Finally they looked at debris mitigation to minimize the impact to the space environment as well as the debris footprint on Earth using controlled and uncontrolled re-entry events and passive de-orbiting systems along with active de-orbiting and re-orbiting systems. They are even considering tethers or sails to help drag abandoned satellites out of low orbit within 25 years. New ‘design for demise’ concepts hope to prevent chunks of satellites surviving re-entry and hitting the ground intact. Active removal of existing debris is also needed, including robotic missions to repair or de-orbit satellites.

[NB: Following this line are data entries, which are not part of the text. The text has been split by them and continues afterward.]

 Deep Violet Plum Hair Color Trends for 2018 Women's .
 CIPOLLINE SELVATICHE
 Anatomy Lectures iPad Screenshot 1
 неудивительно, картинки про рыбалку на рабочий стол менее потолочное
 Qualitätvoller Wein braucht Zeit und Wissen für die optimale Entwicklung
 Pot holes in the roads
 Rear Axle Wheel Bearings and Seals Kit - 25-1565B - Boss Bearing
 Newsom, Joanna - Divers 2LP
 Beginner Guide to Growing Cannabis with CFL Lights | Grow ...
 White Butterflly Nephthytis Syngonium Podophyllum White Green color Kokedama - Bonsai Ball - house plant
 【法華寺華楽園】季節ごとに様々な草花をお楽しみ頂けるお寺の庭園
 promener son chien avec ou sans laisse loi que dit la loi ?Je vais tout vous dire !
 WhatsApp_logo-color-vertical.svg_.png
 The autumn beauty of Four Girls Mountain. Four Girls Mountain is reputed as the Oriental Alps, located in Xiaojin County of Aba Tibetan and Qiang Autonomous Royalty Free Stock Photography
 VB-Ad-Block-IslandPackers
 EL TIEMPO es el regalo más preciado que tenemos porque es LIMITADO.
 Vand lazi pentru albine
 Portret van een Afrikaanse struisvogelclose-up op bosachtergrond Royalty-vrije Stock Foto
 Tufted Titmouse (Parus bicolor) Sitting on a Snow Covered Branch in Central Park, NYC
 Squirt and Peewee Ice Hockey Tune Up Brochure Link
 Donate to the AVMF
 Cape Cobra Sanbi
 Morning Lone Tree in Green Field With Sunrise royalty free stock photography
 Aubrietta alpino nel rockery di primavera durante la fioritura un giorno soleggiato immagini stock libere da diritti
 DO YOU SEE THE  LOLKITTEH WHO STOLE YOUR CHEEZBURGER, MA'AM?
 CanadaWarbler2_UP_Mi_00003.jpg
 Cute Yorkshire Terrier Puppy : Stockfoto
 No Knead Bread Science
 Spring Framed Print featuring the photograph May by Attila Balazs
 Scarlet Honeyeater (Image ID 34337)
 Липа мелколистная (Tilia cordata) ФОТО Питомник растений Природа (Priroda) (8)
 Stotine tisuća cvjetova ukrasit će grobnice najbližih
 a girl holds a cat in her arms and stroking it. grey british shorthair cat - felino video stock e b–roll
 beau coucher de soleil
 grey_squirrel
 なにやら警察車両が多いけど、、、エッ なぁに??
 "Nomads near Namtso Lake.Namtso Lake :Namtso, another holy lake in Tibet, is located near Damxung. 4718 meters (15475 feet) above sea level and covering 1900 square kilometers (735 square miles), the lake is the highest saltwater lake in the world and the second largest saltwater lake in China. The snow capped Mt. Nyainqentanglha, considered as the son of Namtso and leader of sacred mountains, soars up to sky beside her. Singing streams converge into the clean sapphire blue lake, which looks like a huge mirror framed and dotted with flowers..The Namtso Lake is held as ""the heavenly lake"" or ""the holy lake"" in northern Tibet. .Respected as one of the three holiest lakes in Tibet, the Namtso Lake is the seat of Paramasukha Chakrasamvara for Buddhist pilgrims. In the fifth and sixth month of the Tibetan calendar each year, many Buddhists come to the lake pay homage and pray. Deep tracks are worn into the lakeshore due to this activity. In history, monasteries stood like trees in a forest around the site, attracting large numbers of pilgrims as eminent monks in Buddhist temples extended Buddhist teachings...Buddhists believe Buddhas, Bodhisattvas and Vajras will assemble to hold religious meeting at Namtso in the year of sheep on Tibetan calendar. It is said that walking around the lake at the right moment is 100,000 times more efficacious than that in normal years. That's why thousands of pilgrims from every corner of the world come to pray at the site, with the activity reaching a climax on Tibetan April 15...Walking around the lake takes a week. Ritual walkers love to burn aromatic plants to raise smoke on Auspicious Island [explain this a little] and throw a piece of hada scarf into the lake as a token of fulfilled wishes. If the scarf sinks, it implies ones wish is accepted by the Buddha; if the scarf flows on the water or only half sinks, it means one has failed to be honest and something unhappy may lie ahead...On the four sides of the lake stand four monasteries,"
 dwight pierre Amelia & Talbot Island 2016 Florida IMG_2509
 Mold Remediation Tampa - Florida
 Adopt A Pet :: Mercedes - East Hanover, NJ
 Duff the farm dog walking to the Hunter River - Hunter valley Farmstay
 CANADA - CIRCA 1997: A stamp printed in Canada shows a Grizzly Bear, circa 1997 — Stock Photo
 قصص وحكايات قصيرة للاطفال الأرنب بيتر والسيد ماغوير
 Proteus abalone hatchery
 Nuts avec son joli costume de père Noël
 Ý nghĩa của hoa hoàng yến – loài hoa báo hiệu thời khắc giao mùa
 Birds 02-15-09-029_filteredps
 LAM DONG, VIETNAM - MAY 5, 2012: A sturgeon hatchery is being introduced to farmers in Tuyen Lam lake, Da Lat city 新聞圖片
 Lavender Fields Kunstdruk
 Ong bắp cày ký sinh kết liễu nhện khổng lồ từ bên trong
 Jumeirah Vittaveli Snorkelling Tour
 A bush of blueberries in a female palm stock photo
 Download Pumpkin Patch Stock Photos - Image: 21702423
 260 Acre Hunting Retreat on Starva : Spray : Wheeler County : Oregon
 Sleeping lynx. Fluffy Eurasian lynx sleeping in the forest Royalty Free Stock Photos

6,000 satellites have been launched during the Space Age; less than 1000 of these are still in operation. The rest are derelict and liable to fragment as leftover fuel or batteries explode. Traveling at around 7.5 km/s, a 2 cm screw has a ‘lethal diameter’ sufficient to take out a satellite. Taking the recent loss of the Envisat satellite as an example, this satellite now poses a considerable threat as . An analysis of space debris at Envisat’s orbit suggests there is a 15% to 30% chance of collision with another piece of junk during the 150 years it is thought Envisat could remain in orbit. The satellite’s complexity and size means even a small piece of debris could cause a “fragmentation event” producing its own population of space garbage. Envisat is also too big to be allowed to drift back into the Earth’s atmosphere. The choices seem to be to raise the satellite to a higher, unused orbit, or guide it back in over the Pacific Ocean.

As ESA Director General Jean-Jacques Dordain says “We will not succeed alone; we will need everyone’s help. The entire space sector has to be with us.”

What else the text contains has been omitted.